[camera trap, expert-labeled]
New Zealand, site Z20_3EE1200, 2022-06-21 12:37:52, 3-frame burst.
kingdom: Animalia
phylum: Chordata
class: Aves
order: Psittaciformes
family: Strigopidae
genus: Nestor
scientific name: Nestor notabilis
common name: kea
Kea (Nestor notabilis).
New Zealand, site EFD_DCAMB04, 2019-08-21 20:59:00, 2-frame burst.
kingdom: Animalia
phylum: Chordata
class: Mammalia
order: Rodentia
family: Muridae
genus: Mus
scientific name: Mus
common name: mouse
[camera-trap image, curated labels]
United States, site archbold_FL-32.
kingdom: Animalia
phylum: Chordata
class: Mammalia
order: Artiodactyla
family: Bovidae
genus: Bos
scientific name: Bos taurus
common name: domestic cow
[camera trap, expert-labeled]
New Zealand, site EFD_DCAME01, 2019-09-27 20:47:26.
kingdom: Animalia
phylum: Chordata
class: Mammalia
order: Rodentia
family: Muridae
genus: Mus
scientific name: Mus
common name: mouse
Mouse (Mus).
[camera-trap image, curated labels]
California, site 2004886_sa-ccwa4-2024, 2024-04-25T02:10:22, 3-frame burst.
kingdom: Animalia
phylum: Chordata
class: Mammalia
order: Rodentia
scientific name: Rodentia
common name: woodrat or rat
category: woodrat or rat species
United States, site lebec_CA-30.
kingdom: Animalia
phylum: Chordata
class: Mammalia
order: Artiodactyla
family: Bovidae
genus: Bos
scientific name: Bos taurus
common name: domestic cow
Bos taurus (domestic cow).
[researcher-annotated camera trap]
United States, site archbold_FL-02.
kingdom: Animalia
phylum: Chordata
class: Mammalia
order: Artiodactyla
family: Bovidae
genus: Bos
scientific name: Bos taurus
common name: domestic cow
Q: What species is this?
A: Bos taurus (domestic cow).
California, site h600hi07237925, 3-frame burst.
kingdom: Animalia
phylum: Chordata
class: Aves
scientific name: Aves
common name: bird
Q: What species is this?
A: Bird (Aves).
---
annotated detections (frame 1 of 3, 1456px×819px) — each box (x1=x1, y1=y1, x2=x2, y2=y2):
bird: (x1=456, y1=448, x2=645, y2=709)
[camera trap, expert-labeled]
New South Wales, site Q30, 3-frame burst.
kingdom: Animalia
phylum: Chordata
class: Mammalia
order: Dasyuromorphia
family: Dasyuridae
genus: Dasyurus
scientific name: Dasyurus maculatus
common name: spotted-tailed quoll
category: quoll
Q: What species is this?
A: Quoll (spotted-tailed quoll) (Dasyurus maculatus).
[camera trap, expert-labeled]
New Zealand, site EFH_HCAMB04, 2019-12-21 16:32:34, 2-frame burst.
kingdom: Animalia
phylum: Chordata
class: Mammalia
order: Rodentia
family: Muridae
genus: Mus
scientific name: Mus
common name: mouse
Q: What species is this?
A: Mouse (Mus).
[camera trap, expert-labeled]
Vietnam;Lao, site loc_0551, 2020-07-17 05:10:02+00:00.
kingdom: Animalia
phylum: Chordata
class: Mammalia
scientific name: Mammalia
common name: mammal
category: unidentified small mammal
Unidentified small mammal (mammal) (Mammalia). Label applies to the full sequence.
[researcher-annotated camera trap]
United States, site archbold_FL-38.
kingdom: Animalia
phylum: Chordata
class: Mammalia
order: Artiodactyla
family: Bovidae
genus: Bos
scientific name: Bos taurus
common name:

§ WHAT IS BEING ASKED:
Without any alteration, repeat the entire listing.

§ TASK RESPONSE:
[camera trap, expert-labeled]
New Zealand, site Z20_3EE1200, 2022-06-21 12:37:52, 3-frame burst.
kingdom: Animalia
phylum: Chordata
class: Aves
order: Psittaciformes
family: Strigopidae
genus: Nestor
scientific name: Nestor notabilis
common name: kea
Kea (Nestor notabilis).
New Zealand, site EFD_DCAMB04, 2019-08-21 20:59:00, 2-frame burst.
kingdom: Animalia
phylum: Chordata
class: Mammalia
order: Rodentia
family: Muridae
genus: Mus
scientific name: Mus
common name: mouse
[camera-trap image, curated labels]
United States, site archbold_FL-32.
kingdom: Animalia
phylum: Chordata
class: Mammalia
order: Artiodactyla
family: Bovidae
genus: Bos
scientific name: Bos taurus
common name: domestic cow
[camera trap, expert-labeled]
New Zealand, site EFD_DCAME01, 2019-09-27 20:47:26.
kingdom: Animalia
phylum: Chordata
class: Mammalia
order: Rodentia
family: Muridae
genus: Mus
scientific name: Mus
common name: mouse
Mouse (Mus).
[camera-trap image, curated labels]
California, site 2004886_sa-ccwa4-2024, 2024-04-25T02:10:22, 3-frame burst.
kingdom: Animalia
phylum: Chordata
class: Mammalia
order: Rodentia
scientific name: Rodentia
common name: woodrat or rat
category: woodrat or rat species
United States, site lebec_CA-30.
kingdom: Animalia
phylum: Chordata
class: Mammalia
order: Artiodactyla
family: Bovidae
genus: Bos
scientific name: Bos taurus
common name: domestic cow
Bos taurus (domestic cow).
[researcher-annotated camera trap]
United States, site archbold_FL-02.
kingdom: Animalia
phylum: Chordata
class: Mammalia
order: Artiodactyla
family: Bovidae
genus: Bos
scientific name: Bos taurus
common name: domestic cow
Q: What species is this?
A: Bos taurus (domestic cow).
California, site h600hi07237925, 3-frame burst.
kingdom: Animalia
phylum: Chordata
class: Aves
scientific name: Aves
common name: bird
Q: What species is this?
A: Bird (Aves).
---
annotated detections (frame 1 of 3, 1456px×819px) — each box (x1=x1, y1=y1, x2=x2, y2=y2):
bird: (x1=456, y1=448, x2=645, y2=709)
[camera trap, expert-labeled]
New South Wales, site Q30, 3-frame burst.
kingdom: Animalia
phylum: Chordata
class: Mammalia
order: Dasyuromorphia
family: Dasyuridae
genus: Dasyurus
scientific name: Dasyurus maculatus
common name: spotted-tailed quoll
category: quoll
Q: What species is this?
A: Quoll (spotted-tailed quoll) (Dasyurus maculatus).
[camera trap, expert-labeled]
New Zealand, site EFH_HCAMB04, 2019-12-21 16:32:34, 2-frame burst.
kingdom: Animalia
phylum: Chordata
class: Mammalia
order: Rodentia
family: Muridae
genus: Mus
scientific name: Mus
common name: mouse
Q: What species is this?
A: Mouse (Mus).
[camera trap, expert-labeled]
Vietnam;Lao, site loc_0551, 2020-07-17 05:10:02+00:00.
kingdom: Animalia
phylum: Chordata
class: Mammalia
scientific name: Mammalia
common name: mammal
category: unidentified small mammal
Unidentified small mammal (mammal) (Mammalia). Label applies to the full sequence.
[researcher-annotated camera trap]
United States, site archbold_FL-38.
kingdom: Animalia
phylum: Chordata
class: Mammalia
order: Artiodactyla
family: Bovidae
genus: Bos
scientific name: Bos taurus
common name:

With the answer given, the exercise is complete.